I clicked off the phone.
“Did you know Mom and Dad sold the house?”
I don’t know which one of them I thought I was asking. Either. Both.
“Without talking to us?” Ruth screeched.
“It was just about to be foreclosed.”
“Oh, crap,” Aunt Sheila said. “I had a feeling something like this could happen if Brad’s clients didn’t get over themselves and come back.”
“Why didn’t you tell us?”
It was so much the question in my head that I actually thought it had been me asking it. But it was Ruth’s voice. I was just standing there with my mouth open.
“There was always a chance I could be wrong,” she said. “I guess I was really hoping I was wrong.”
I lay in the basement for hours before anybody came down to commiserate with me. When somebody finally did, I was glad it was Ruth. I didn’t know how to talk to Aunt Sheila about this. Because she’d been getting by on not much money for years. How was I supposed to tell her I found the prospect horrifying?
It really wasn’t that I insisted on fancy things. Or even that I wanted them. It was just scary. My mom had said, “There’s no money.”
What if we didn’t have enough money to live
anywhere
?
Ruth came down and sat on the edge of my cot with me. I was glad, but I didn’t let on. I didn’t sit up.
“Kind of weird to think about,” she said. “Isn’t it? I never lived anyplace besides that house in my whole life.”
“It’s all Joseph’s fault,” I said.
“Maybe. But I don’t see what good it does to point that out. I just keep thinking that at the end of the summer we’ll go home, but we don’t even know where home is.”
“Mom said they’re going to try to rent an apartment.”
“I hope it has three bedrooms. If they say we have to share, that would suck.”

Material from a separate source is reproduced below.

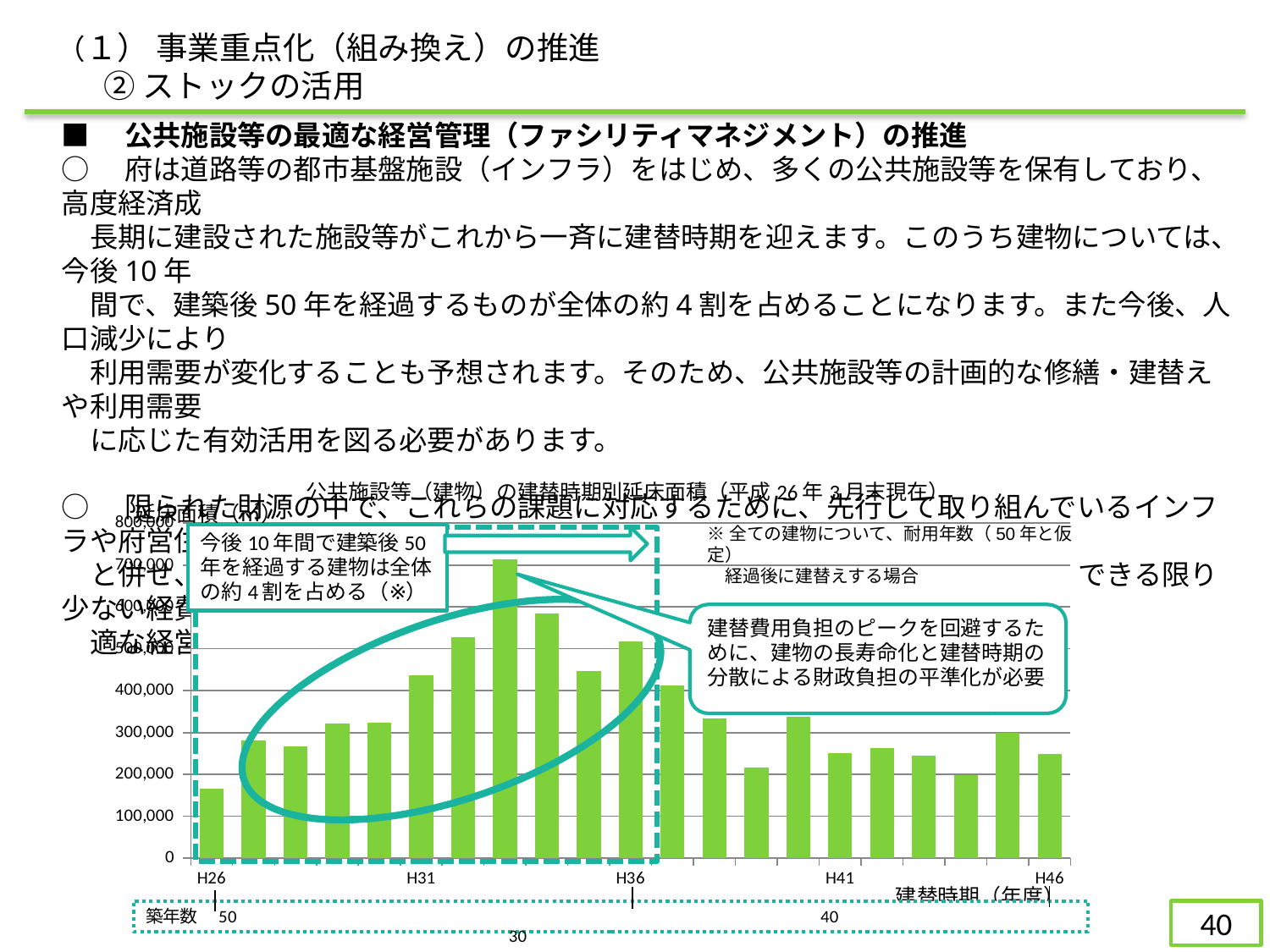
Is the value for H41 greater or less than 300,000? less How many bars are plotted in the chart? 21 What kind of chart is shown on the slide? bar chart Which year has the shortest bar in the chart? H26 Which year has the tallest bar in the chart? H33 Is the value for H31 greater or less than 400,000? greater What is the title of the chart? 公共施設等（建物）の建替時期別延床面積（平成26年3月末現在） Is the value for H26 greater or less than 200,000? less Which is larger, the value for H31 or the value for H26? H31 What is the label of the x axis of the chart? 建替時期（年度） Do the values rise or fall from H26 to H33? rise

“I’m not sharing,” I said. “I’ll sleep in the basement if I have to.”
“I don’t think apartments have basements. I mean, if they do, it’s the basement for everybody who lives in that building, not just us.”
“Oh,” I said.
“And then we need another room for Isabella.”
I laughed at her. Because she was so slow to catch up. I guess in hindsight, it was mean. But I was desperate for some measure of control. All I had was a little bit more information than Ruth had. And nothing else.

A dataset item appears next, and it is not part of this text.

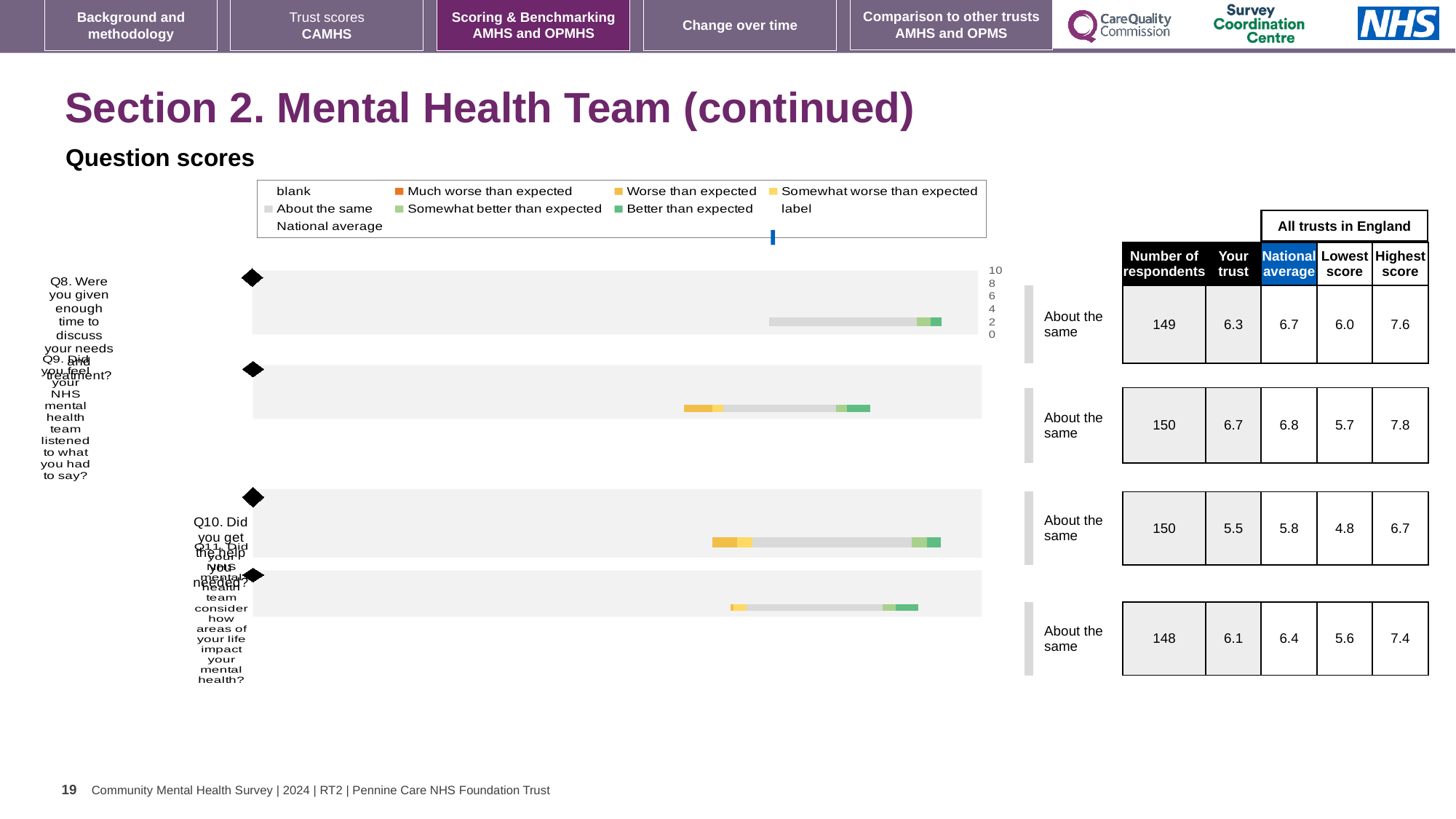
What is the national average score for Q9 (Did you feel your NHS mental health team listened to what you had to say?)? 6.8 How many questions (Q8 to Q11) are plotted on the slide? 4 How many respondents answered Q11? 148 For Q8, which is larger: the trust's score or the national average? National average Which question has the lowest 'Your trust' score? Q10 What is the 'Your trust' score for Q8 (Were you given enough time to discuss your needs and treatment?)? 6.3 What kind of chart is used to show the question scores for Q8 to Q11? bar chart Which question has the highest 'Your trust' score? Q9 What benchmark category is shown for Q10 (Did you get the help you needed?)? About the same What is the lowest score among all trusts in England for Q10? 4.8 What is the highest score among all trusts in England for Q9? 7.8 For Q10, what is the difference between the national average (5.8) and the trust's score (5.5)? 0.3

“She’s not coming with us, Ruth. We won’t be able to afford her. And we’re going to be in a whole new city.”
I watched her eyes go wide. And pretended it was a reaction of the weak. And that my eyes hadn’t gone just as wide when I first heard. I had carefully wallpapered over the fact that I cried.
“How do you know?”
“Mom told me. She said we’re going someplace where people don’t know us. But as soon as we tell them our name, they will. So I don’t see what good that’ll do.”
“What city?”
“I don’t know. She didn’t know. She said they needed the rest of the summer to work it out.”
“Wonder where they’re staying.”
“No idea.”
“It’s weird to think about no Isabella. Mom can’t even cook.”

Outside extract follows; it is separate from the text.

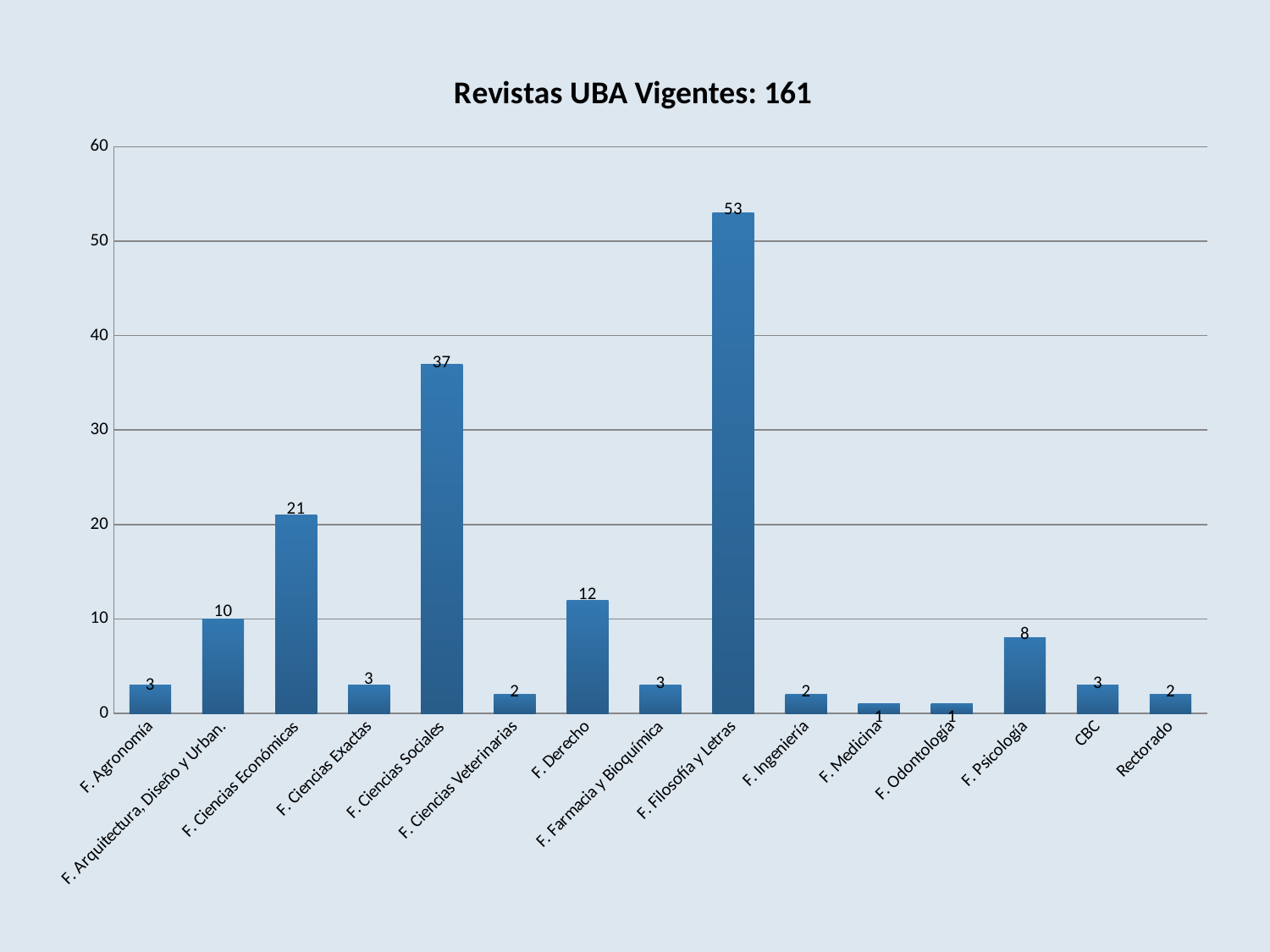
What is the value for F. Ciencias Sociales? 37 Which category has the highest value? F. Filosofía y Letras What is the value for F. Psicología? 8 What is the difference between the values for F. Filosofía y Letras and F. Ciencias Sociales? 16 What is the difference between the values for F. Ciencias Económicas and F. Arquitectura, Diseño y Urban.? 11 Is the value for F. Ciencias Sociales greater or less than 30? greater What kind of chart is shown on the slide? bar chart What is the value for F. Derecho? 12 How many categories are shown on the x axis? 15 Which is larger, the value for F. Derecho or the value for F. Psicología? F. Derecho What is the title of the chart? Revistas UBA Vigentes: 161 What is the value for F. Filosofía y Letras? 53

“You can say that again. But not everybody has a maid, you know.”
“I know. It’s not that. It’s not that I need a maid. It’s that I need Isabella. She’s . . . like, the only one in the whole house who . . .”
But then she just faded.
“What?” I asked, when I got tired of waiting.
“Seems like she likes me.”
I sat up. Looked at my sister, who wouldn’t meet my eyes. Sure, I was in a surly mood. But I wasn’t looking to land that kind of damage.